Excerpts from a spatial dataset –
+++
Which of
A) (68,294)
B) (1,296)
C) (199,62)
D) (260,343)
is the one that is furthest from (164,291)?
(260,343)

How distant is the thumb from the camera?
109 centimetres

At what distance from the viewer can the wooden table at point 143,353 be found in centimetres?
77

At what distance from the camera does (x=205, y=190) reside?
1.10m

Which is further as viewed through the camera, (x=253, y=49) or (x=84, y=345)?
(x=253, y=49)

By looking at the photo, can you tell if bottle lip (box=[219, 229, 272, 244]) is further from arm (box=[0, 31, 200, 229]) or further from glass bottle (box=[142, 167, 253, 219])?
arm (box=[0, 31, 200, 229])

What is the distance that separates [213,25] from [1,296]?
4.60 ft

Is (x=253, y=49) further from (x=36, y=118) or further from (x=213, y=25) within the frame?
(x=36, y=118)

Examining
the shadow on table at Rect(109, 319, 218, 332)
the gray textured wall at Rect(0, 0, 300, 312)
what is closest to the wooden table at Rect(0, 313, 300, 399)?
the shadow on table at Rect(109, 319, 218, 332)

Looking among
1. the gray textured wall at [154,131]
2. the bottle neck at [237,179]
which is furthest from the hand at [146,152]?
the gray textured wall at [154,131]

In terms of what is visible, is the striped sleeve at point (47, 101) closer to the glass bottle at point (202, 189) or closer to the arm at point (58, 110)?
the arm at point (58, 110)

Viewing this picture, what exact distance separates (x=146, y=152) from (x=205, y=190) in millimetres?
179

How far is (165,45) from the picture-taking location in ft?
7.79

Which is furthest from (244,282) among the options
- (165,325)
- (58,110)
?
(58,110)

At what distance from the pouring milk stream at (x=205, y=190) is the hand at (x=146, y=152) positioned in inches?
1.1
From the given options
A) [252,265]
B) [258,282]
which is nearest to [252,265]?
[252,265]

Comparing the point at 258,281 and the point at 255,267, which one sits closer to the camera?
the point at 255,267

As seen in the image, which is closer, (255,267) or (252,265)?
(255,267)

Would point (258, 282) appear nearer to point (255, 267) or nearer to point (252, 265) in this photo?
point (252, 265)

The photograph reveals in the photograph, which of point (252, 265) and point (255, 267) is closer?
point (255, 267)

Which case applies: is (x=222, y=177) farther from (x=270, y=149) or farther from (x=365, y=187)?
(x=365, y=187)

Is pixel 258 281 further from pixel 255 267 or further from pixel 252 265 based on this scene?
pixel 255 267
+++
DIRECTIVE –
Each line of the material above must be retyped precisely.

COMPLETE ANSWER –
Which of
A) (68,294)
B) (1,296)
C) (199,62)
D) (260,343)
is the one that is furthest from (164,291)?
(260,343)

How distant is the thumb from the camera?
109 centimetres

At what distance from the viewer can the wooden table at point 143,353 be found in centimetres?
77

At what distance from the camera does (x=205, y=190) reside?
1.10m

Which is further as viewed through the camera, (x=253, y=49) or (x=84, y=345)?
(x=253, y=49)

By looking at the photo, can you tell if bottle lip (box=[219, 229, 272, 244]) is further from arm (box=[0, 31, 200, 229]) or further from glass bottle (box=[142, 167, 253, 219])?
arm (box=[0, 31, 200, 229])

What is the distance that separates [213,25] from [1,296]?
4.60 ft

Is (x=253, y=49) further from (x=36, y=118) or further from (x=213, y=25) within the frame?
(x=36, y=118)

Examining
the shadow on table at Rect(109, 319, 218, 332)
the gray textured wall at Rect(0, 0, 300, 312)
what is closest to the wooden table at Rect(0, 313, 300, 399)?
the shadow on table at Rect(109, 319, 218, 332)

Looking among
1. the gray textured wall at [154,131]
2. the bottle neck at [237,179]
which is furthest from the hand at [146,152]?
the gray textured wall at [154,131]

In terms of what is visible, is the striped sleeve at point (47, 101) closer to the glass bottle at point (202, 189) or closer to the arm at point (58, 110)?
the arm at point (58, 110)

Viewing this picture, what exact distance separates (x=146, y=152) from (x=205, y=190) in millimetres?
179

How far is (165,45) from the picture-taking location in ft?
7.79

Which is furthest from (244,282) among the options
- (165,325)
- (58,110)
?
(58,110)

At what distance from the pouring milk stream at (x=205, y=190) is the hand at (x=146, y=152) positioned in inches?
1.1
From the given options
A) [252,265]
B) [258,282]
which is nearest to [252,265]?
[252,265]

Comparing the point at 258,281 and the point at 255,267, which one sits closer to the camera?
the point at 255,267

As seen in the image, which is closer, (255,267) or (252,265)?
(255,267)

Would point (258, 282) appear nearer to point (255, 267) or nearer to point (252, 265) in this photo?
point (252, 265)

The photograph reveals in the photograph, which of point (252, 265) and point (255, 267) is closer?
point (255, 267)

Which case applies: is (x=222, y=177) farther from (x=270, y=149) or farther from (x=365, y=187)?
(x=365, y=187)

Is pixel 258 281 further from pixel 255 267 or further from pixel 252 265 based on this scene?
pixel 255 267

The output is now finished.